◆ **YOUR GOAL**
Please update the rows below so that every "ancient stone gateway" becomes "old stone archway", leaving everything else unchanged.

»»

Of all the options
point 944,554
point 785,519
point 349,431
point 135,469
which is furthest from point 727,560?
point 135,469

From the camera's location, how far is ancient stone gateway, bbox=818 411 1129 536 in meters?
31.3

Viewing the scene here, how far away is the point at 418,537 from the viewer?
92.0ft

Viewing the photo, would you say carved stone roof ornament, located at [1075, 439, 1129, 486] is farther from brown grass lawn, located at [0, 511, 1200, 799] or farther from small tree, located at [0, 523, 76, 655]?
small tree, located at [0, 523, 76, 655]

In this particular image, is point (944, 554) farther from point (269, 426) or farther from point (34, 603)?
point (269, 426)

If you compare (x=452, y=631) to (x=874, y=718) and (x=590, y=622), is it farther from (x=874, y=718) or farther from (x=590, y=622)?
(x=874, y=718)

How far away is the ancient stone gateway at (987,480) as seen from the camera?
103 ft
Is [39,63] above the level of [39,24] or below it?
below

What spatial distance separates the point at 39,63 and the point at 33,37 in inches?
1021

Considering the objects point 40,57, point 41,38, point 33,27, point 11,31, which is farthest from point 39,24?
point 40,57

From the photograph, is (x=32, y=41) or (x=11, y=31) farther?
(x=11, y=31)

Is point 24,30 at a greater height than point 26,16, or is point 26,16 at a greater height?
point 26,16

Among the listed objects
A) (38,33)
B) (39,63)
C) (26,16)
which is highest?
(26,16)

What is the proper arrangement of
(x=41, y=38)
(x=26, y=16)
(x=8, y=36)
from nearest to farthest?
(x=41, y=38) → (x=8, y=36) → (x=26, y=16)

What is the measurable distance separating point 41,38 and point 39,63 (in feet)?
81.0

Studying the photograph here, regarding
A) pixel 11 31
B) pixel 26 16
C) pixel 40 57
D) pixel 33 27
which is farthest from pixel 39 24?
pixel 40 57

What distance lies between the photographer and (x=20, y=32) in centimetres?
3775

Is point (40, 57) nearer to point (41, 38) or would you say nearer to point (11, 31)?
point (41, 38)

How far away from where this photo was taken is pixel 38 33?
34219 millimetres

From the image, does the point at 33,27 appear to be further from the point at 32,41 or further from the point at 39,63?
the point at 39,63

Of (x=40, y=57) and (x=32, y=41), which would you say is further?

««

◆ **SOLVED EXERCISE**
Of all the options
point 944,554
point 785,519
point 349,431
point 135,469
which is furthest from point 727,560?
point 135,469

From the camera's location, how far is old stone archway, bbox=818 411 1129 536 in meters?
31.3

Viewing the scene here, how far away is the point at 418,537 from the viewer?
92.0ft

Viewing the photo, would you say carved stone roof ornament, located at [1075, 439, 1129, 486] is farther from brown grass lawn, located at [0, 511, 1200, 799] or farther from small tree, located at [0, 523, 76, 655]?
small tree, located at [0, 523, 76, 655]

In this particular image, is point (944, 554) farther from point (269, 426) or farther from point (34, 603)?
point (269, 426)

If you compare (x=452, y=631) to (x=874, y=718) and (x=590, y=622), is it farther from (x=874, y=718) or farther from (x=590, y=622)?
(x=874, y=718)

How far away is the old stone archway at (987,480) as seen from the camera?
103 ft
Is [39,63] above the level of [39,24] or below it?
below

What spatial distance separates the point at 39,63 and the point at 33,37 in inches?
1021

Considering the objects point 40,57, point 41,38, point 33,27, point 11,31, which is farthest from point 39,24?
point 40,57

From the photograph, is (x=32, y=41) or (x=11, y=31) farther?
(x=11, y=31)

Is point 24,30 at a greater height than point 26,16, or is point 26,16 at a greater height?
point 26,16

Among the listed objects
A) (38,33)
B) (39,63)
C) (26,16)
which is highest?
(26,16)

What is the proper arrangement of
(x=41, y=38)
(x=26, y=16)
(x=8, y=36)
from nearest to farthest?
(x=41, y=38) → (x=8, y=36) → (x=26, y=16)

What is the measurable distance separating point 41,38 and point 39,63 (in feet)?
81.0

Studying the photograph here, regarding
A) pixel 11 31
B) pixel 26 16
C) pixel 40 57
D) pixel 33 27
which is farthest from pixel 39 24?
pixel 40 57

What distance lies between the photographer and (x=20, y=32) in centimetres?
3775

Is point (40, 57) nearer to point (41, 38) or would you say nearer to point (11, 31)?
point (41, 38)

How far away from where this photo was taken is pixel 38 33?
34219 millimetres

From the image, does the point at 33,27 appear to be further from the point at 32,41 or further from the point at 39,63?
the point at 39,63

Of (x=40, y=57) and (x=32, y=41), which would you say is further?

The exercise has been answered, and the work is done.